● **Data for this task**:
_ _ _ _

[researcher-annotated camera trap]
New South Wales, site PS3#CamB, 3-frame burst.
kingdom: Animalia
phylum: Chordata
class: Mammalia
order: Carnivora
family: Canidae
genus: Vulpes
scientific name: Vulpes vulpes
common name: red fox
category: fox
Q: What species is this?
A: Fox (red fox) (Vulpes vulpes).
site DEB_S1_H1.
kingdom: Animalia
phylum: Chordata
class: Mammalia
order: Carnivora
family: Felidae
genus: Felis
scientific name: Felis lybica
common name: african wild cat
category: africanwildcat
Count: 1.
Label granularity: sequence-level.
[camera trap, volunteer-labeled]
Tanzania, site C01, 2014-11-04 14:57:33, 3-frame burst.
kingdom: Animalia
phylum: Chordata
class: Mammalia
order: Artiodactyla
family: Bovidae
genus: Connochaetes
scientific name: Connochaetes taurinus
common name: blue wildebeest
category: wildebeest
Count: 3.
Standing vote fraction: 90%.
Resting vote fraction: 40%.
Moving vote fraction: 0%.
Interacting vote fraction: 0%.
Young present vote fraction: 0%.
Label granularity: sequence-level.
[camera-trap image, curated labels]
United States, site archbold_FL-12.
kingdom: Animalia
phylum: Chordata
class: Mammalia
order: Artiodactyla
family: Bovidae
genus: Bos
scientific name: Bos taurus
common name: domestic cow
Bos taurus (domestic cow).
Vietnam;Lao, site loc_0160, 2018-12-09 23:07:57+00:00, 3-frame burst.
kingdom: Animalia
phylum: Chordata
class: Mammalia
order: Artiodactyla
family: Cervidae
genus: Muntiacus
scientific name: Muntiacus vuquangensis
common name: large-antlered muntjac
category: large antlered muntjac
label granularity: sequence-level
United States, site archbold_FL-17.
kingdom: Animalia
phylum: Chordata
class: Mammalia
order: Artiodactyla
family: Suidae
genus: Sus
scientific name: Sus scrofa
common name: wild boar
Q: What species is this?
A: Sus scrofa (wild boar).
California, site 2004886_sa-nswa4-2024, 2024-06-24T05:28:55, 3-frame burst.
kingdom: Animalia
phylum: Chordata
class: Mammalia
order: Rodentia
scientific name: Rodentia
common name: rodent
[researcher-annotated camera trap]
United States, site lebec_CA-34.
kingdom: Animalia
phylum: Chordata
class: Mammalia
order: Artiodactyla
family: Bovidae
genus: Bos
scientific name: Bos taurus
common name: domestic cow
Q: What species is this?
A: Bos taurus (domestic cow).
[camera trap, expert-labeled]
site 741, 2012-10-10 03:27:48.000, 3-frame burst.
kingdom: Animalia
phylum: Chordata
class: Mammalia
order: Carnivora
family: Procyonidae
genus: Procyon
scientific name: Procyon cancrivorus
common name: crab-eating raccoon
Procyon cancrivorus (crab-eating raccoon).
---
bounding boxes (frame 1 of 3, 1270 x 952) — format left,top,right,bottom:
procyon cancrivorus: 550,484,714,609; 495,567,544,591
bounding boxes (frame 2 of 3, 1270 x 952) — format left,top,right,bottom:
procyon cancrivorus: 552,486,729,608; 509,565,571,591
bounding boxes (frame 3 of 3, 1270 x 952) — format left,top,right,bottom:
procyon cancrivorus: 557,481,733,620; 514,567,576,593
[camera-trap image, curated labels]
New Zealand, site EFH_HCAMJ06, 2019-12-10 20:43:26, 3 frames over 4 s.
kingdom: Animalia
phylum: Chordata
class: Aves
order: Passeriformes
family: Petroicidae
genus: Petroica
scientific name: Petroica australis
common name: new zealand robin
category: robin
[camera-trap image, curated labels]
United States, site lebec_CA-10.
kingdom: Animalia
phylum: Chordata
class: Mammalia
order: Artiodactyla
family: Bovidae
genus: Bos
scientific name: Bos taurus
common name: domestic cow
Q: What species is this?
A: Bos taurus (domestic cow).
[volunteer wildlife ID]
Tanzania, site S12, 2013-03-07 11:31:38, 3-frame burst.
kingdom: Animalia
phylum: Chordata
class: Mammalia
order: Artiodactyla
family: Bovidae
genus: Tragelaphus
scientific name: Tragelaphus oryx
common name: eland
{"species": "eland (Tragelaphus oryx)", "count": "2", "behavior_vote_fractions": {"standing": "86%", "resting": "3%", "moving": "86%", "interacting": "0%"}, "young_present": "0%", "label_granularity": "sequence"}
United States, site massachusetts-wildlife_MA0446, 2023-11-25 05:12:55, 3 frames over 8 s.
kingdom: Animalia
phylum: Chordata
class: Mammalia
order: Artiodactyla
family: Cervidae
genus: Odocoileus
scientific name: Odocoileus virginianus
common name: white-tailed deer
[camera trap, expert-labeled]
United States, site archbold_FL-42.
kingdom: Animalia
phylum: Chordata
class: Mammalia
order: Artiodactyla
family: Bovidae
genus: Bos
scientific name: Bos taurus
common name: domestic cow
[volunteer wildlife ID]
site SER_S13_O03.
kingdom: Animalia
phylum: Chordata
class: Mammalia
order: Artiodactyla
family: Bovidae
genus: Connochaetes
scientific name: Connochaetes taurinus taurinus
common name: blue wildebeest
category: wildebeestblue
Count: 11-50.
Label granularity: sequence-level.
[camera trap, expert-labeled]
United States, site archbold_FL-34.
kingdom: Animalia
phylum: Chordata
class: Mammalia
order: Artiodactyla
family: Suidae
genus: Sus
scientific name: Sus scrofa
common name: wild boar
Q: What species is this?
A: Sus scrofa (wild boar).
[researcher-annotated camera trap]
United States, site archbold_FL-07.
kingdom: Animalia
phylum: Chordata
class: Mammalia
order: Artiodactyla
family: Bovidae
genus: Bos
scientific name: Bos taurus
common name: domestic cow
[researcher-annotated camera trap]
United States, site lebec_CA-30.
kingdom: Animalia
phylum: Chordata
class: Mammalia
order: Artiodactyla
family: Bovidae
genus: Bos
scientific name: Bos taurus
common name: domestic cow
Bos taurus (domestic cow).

_ _ _ _

● **What you have to do**:
Could you set down each entry above word for word?

● **Task output**:
[researcher-annotated camera trap]
New South Wales, site PS3#CamB, 3-frame burst.
kingdom: Animalia
phylum: Chordata
class: Mammalia
order: Carnivora
family: Canidae
genus: Vulpes
scientific name: Vulpes vulpes
common name: red fox
category: fox
Q: What species is this?
A: Fox (red fox) (Vulpes vulpes).
site DEB_S1_H1.
kingdom: Animalia
phylum: Chordata
class: Mammalia
order: Carnivora
family: Felidae
genus: Felis
scientific name: Felis lybica
common name: african wild cat
category: africanwildcat
Count: 1.
Label granularity: sequence-level.
[camera trap, volunteer-labeled]
Tanzania, site C01, 2014-11-04 14:57:33, 3-frame burst.
kingdom: Animalia
phylum: Chordata
class: Mammalia
order: Artiodactyla
family: Bovidae
genus: Connochaetes
scientific name: Connochaetes taurinus
common name: blue wildebeest
category: wildebeest
Count: 3.
Standing vote fraction: 90%.
Resting vote fraction: 40%.
Moving vote fraction: 0%.
Interacting vote fraction: 0%.
Young present vote fraction: 0%.
Label granularity: sequence-level.
[camera-trap image, curated labels]
United States, site archbold_FL-12.
kingdom: Animalia
phylum: Chordata
class: Mammalia
order: Artiodactyla
family: Bovidae
genus: Bos
scientific name: Bos taurus
common name: domestic cow
Bos taurus (domestic cow).
Vietnam;Lao, site loc_0160, 2018-12-09 23:07:57+00:00, 3-frame burst.
kingdom: Animalia
phylum: Chordata
class: Mammalia
order: Artiodactyla
family: Cervidae
genus: Muntiacus
scientific name: Muntiacus vuquangensis
common name: large-antlered muntjac
category: large antlered muntjac
label granularity: sequence-level
United States, site archbold_FL-17.
kingdom: Animalia
phylum: Chordata
class: Mammalia
order: Artiodactyla
family: Suidae
genus: Sus
scientific name: Sus scrofa
common name: wild boar
Q: What species is this?
A: Sus scrofa (wild boar).
California, site 2004886_sa-nswa4-2024, 2024-06-24T05:28:55, 3-frame burst.
kingdom: Animalia
phylum: Chordata
class: Mammalia
order: Rodentia
scientific name: Rodentia
common name: rodent
[researcher-annotated camera trap]
United States, site lebec_CA-34.
kingdom: Animalia
phylum: Chordata
class: Mammalia
order: Artiodactyla
family: Bovidae
genus: Bos
scientific name: Bos taurus
common name: domestic cow
Q: What species is this?
A: Bos taurus (domestic cow).
[camera trap, expert-labeled]
site 741, 2012-10-10 03:27:48.000, 3-frame burst.
kingdom: Animalia
phylum: Chordata
class: Mammalia
order: Carnivora
family: Procyonidae
genus: Procyon
scientific name: Procyon cancrivorus
common name: crab-eating raccoon
Procyon cancrivorus (crab-eating raccoon).
---
bounding boxes (frame 1 of 3, 1270 x 952) — format left,top,right,bottom:
procyon cancrivorus: 550,484,714,609; 495,567,544,591
bounding boxes (frame 2 of 3, 1270 x 952) — format left,top,right,bottom:
procyon cancrivorus: 552,486,729,608; 509,565,571,591
bounding boxes (frame 3 of 3, 1270 x 952) — format left,top,right,bottom:
procyon cancrivorus: 557,481,733,620; 514,567,576,593
[camera-trap image, curated labels]
New Zealand, site EFH_HCAMJ06, 2019-12-10 20:43:26, 3 frames over 4 s.
kingdom: Animalia
phylum: Chordata
class: Aves
order: Passeriformes
family: Petroicidae
genus: Petroica
scientific name: Petroica australis
common name: new zealand robin
category: robin
[camera-trap image, curated labels]
United States, site lebec_CA-10.
kingdom: Animalia
phylum: Chordata
class: Mammalia
order: Artiodactyla
family: Bovidae
genus: Bos
scientific name: Bos taurus
common name: domestic cow
Q: What species is this?
A: Bos taurus (domestic cow).
[volunteer wildlife ID]
Tanzania, site S12, 2013-03-07 11:31:38, 3-frame burst.
kingdom: Animalia
phylum: Chordata
class: Mammalia
order: Artiodactyla
family: Bovidae
genus: Tragelaphus
scientific name: Tragelaphus oryx
common name: eland
{"species": "eland (Tragelaphus oryx)", "count": "2", "behavior_vote_fractions": {"standing": "86%", "resting": "3%", "moving": "86%", "interacting": "0%"}, "young_present": "0%", "label_granularity": "sequence"}
United States, site massachusetts-wildlife_MA0446, 2023-11-25 05:12:55, 3 frames over 8 s.
kingdom: Animalia
phylum: Chordata
class: Mammalia
order: Artiodactyla
family: Cervidae
genus: Odocoileus
scientific name: Odocoileus virginianus
common name: white-tailed deer
[camera trap, expert-labeled]
United States, site archbold_FL-42.
kingdom: Animalia
phylum: Chordata
class: Mammalia
order: Artiodactyla
family: Bovidae
genus: Bos
scientific name: Bos taurus
common name: domestic cow
[volunteer wildlife ID]
site SER_S13_O03.
kingdom: Animalia
phylum: Chordata
class: Mammalia
order: Artiodactyla
family: Bovidae
genus: Connochaetes
scientific name: Connochaetes taurinus taurinus
common name: blue wildebeest
category: wildebeestblue
Count: 11-50.
Label granularity: sequence-level.
[camera trap, expert-labeled]
United States, site archbold_FL-34.
kingdom: Animalia
phylum: Chordata
class: Mammalia
order: Artiodactyla
family: Suidae
genus: Sus
scientific name: Sus scrofa
common name: wild boar
Q: What species is this?
A: Sus scrofa (wild boar).
[researcher-annotated camera trap]
United States, site archbold_FL-07.
kingdom: Animalia
phylum: Chordata
class: Mammalia
order: Artiodactyla
family: Bovidae
genus: Bos
scientific name: Bos taurus
common name: domestic cow
[researcher-annotated camera trap]
United States, site lebec_CA-30.
kingdom: Animalia
phylum: Chordata
class: Mammalia
order: Artiodactyla
family: Bovidae
genus: Bos
scientific name: Bos taurus
common name: domestic cow
Bos taurus (domestic cow).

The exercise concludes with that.